As a luxury wagon, Cadillac delivers the style and comfort that customers expect. But since Cadillac has decided to go the extra mile and call its newest ride a Sportwagon, we expect an engaging driving experience as well. To examine the SW's performance chops, we first look at hardware. Our tester came equipped with a direct injected 3.6-liter V6 engine capable of 304 horsepower and 273 lb-ft mated to a slick-shifting six-speed automatic transmission. Our rear-wheel drive Sportwagon also came equipped with 19-inch alloys covered with super sticky ContiSport Contact 3 summer radials, GM's taut FE3 suspension package and a moonroof, bringing its MSRP to $53,455. All-wheel drive is available at extra cost, but our tester's pricetag is otherwise representative of a fully loaded example.
On paper, the CTS Sportwagon sounds like a competent performer, and the specs are confirmed when judged from behind the wheel. When tooling around town, the 3.6-liter V6 is very responsive, with ample power available across the range. When in auto mode, a quick stab at the pedal results in a slight delay before acceleration, but head over to sport mode and you'll find that the go pedal is markedly more responsive. GM says the CTS Sportwagon will hit 60 mph in 6.9 seconds, which isn't exactly burning up the pavement but more than adequate in a two ton luxury tourer. We achieved 21 mpg while largely tooling around town in the CTS Sportwagon; a mid-pack figure that is in line with its expected 18/25 fuel economy numbers.
The sedan version of the Cadillac CTS really comes alive on the open road, but we had our reservations that the wagon's extra 200 lbs would hamper performance. We didn't worry for long. The Sportwagon has the same 191.6 inch length and 113.4 inch wheelbase as the sedan, and its hardware hasn't been dumbed down for wagon duty. Our tester's FE3 suspension held this Caddy tight in and out of curves, with minimal body roll and plenty of confidence that the ContiSport grip wasn't about to go ghost.
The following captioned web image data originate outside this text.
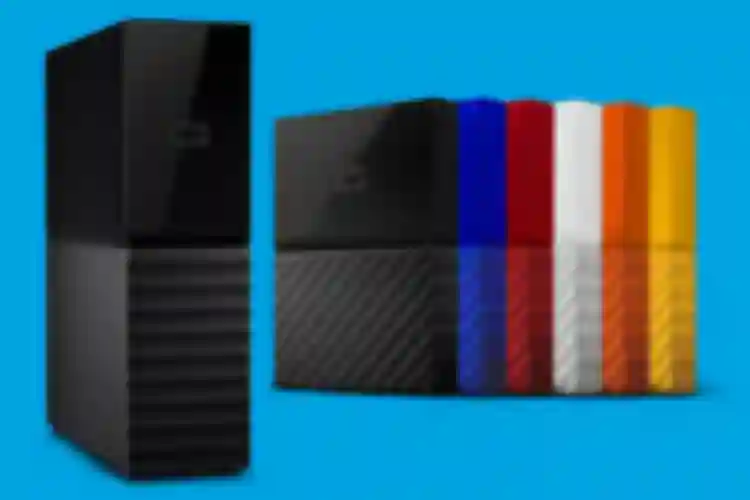 Western Digital unveils new design language with redesigned My Passport and My Book hard drives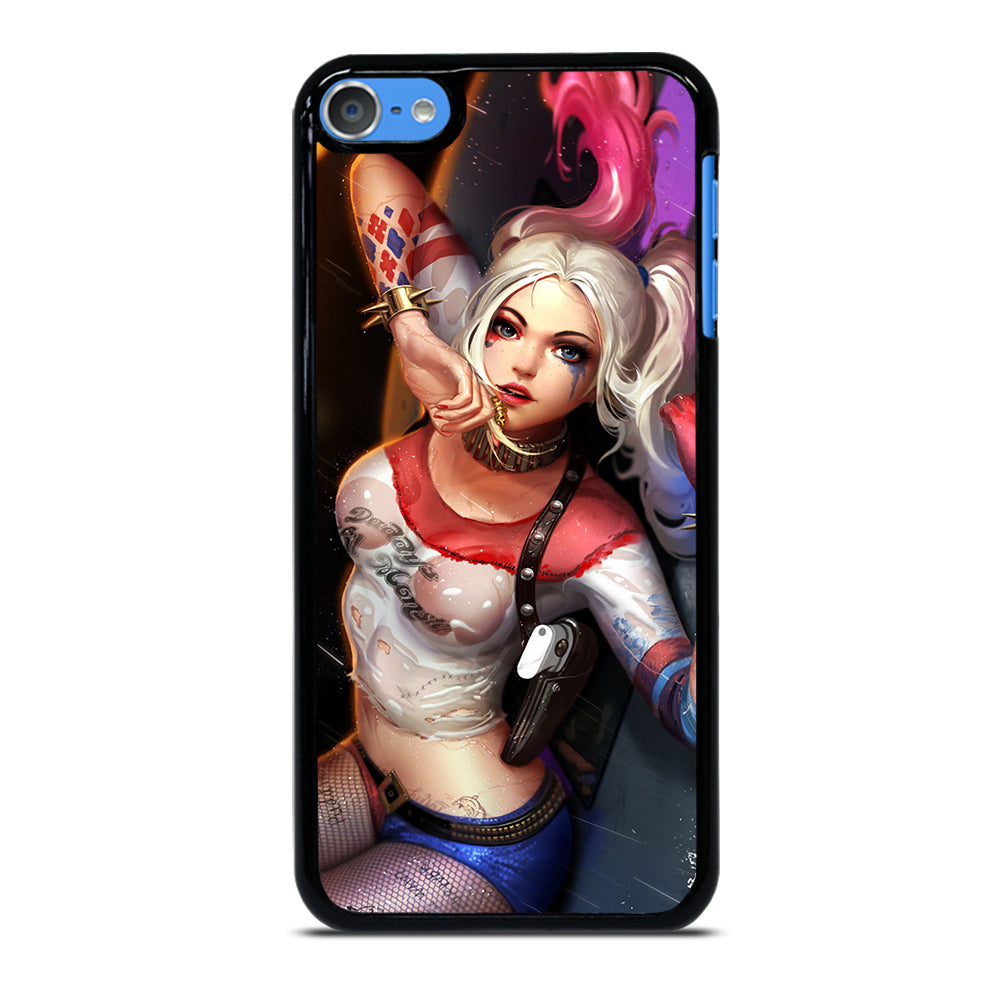 HARLEY QUINN DC iPod Touch Case Cover
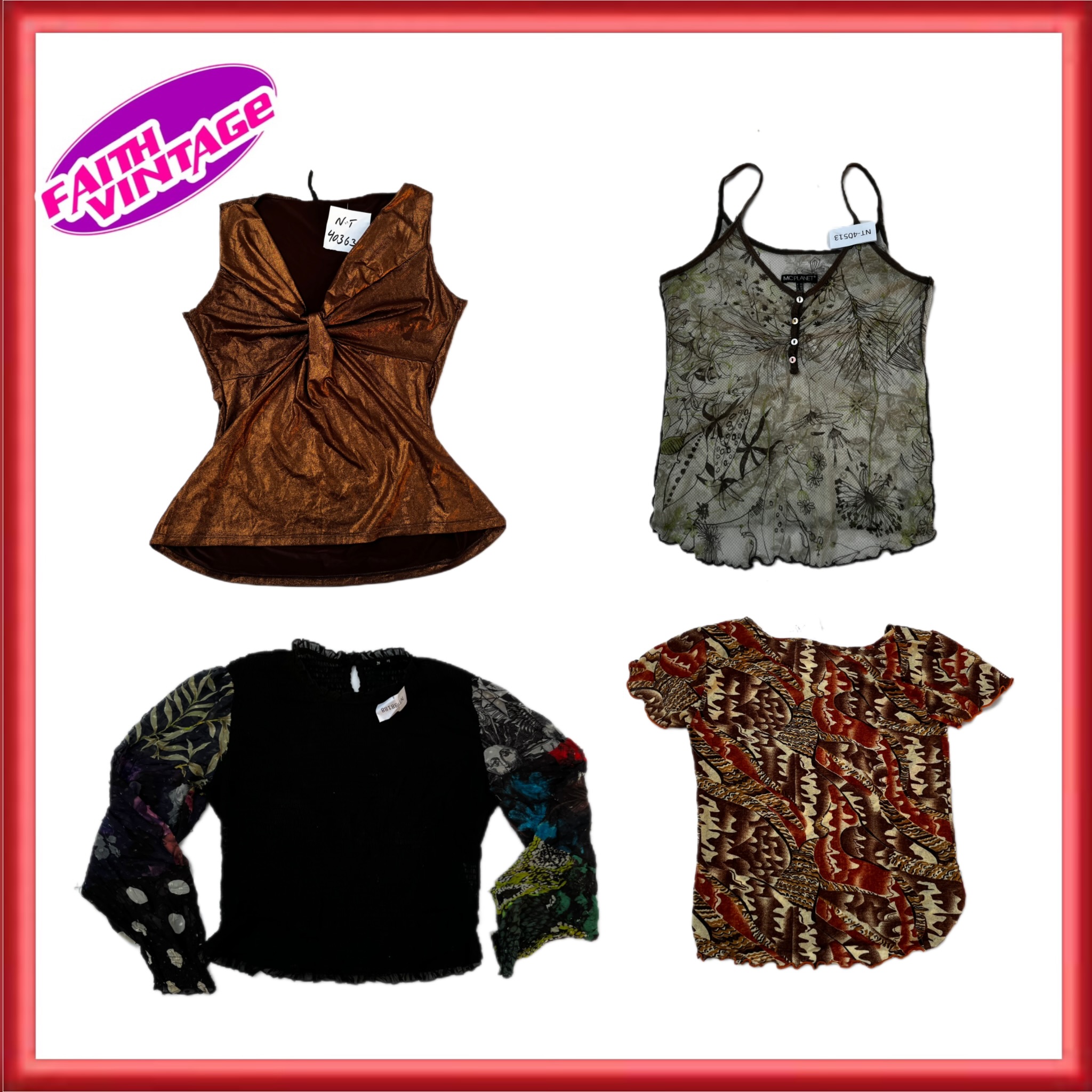 Divine Asher Mix Tops und Kleider (FV-400)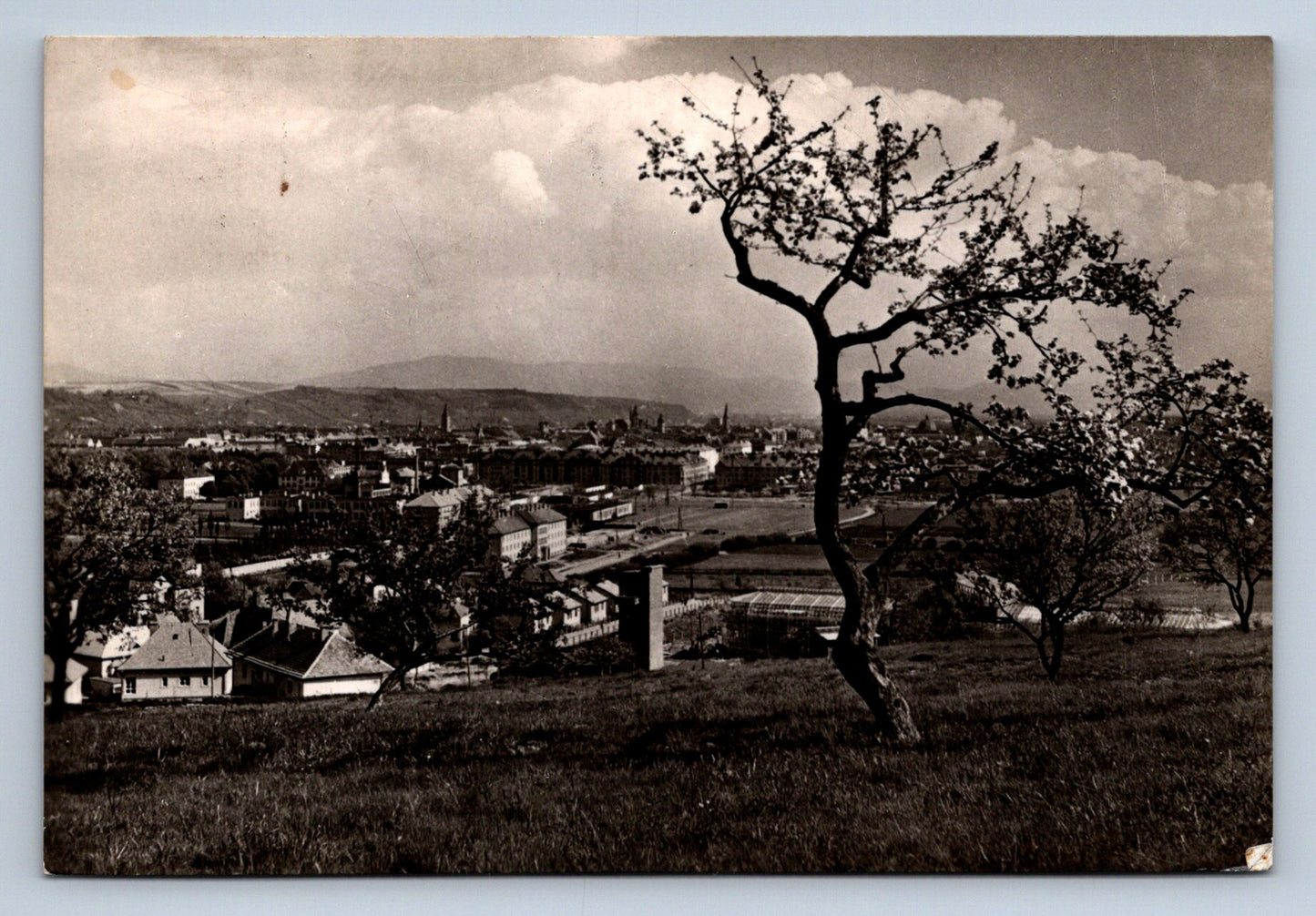 Postcard KOŠICE - VIEW FROM THE RED BEACH (X23490)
In our estimation, the only downside to selecting the FE3 suspension package is that it doesn't soak up bumps in the road quite as efficiently as we'd like, though we'd trade the added layer of plushness for handling any day of the week – and that's here in Michigan, where most of the road surfaces are just potholes holding hands. The Sportwagon's rack-and-pinion steering feels a bit light in stop-and-go traffic, but get its veins pumping and feedback and precision increases with speed. Interestingly, there was quite a bit of brake pedal travel on our tester, a condition that happens occasionally with aggressively driven media vehicles. We still had no problem bringing the two-ton wagon to a quick stop when the need arose, but we'd be curious to see if a fresh-from-the-line example would still show the same pedal characteristics.
It isn't hard to figure out what enthusiasts want out of an entry-level luxury vehicle. Bold, attention-grabbing styling, plenty of power and the latest tech advances are all part of the docket, and the Cadillac CTS Sportwagon delivers on all fronts. The CTS Sportwagon may well be the best looking vehicle in the Cadillac lineup, and it helps that it is also blessed with the soul of its brilliant sedan stablemate. In all, the Cadillac CTS Sportwagon offers plenty to love at a price that starts at $40,655 (including $825 for in destination charges). Add a capable, 304 hp 3.6-liter V6 and the added cargo capacity that comes with a 21st century station wagon, and the CTS Sportwagon may actually be the kind of wagon that wins over the finicky American consumer – it did the trick with us.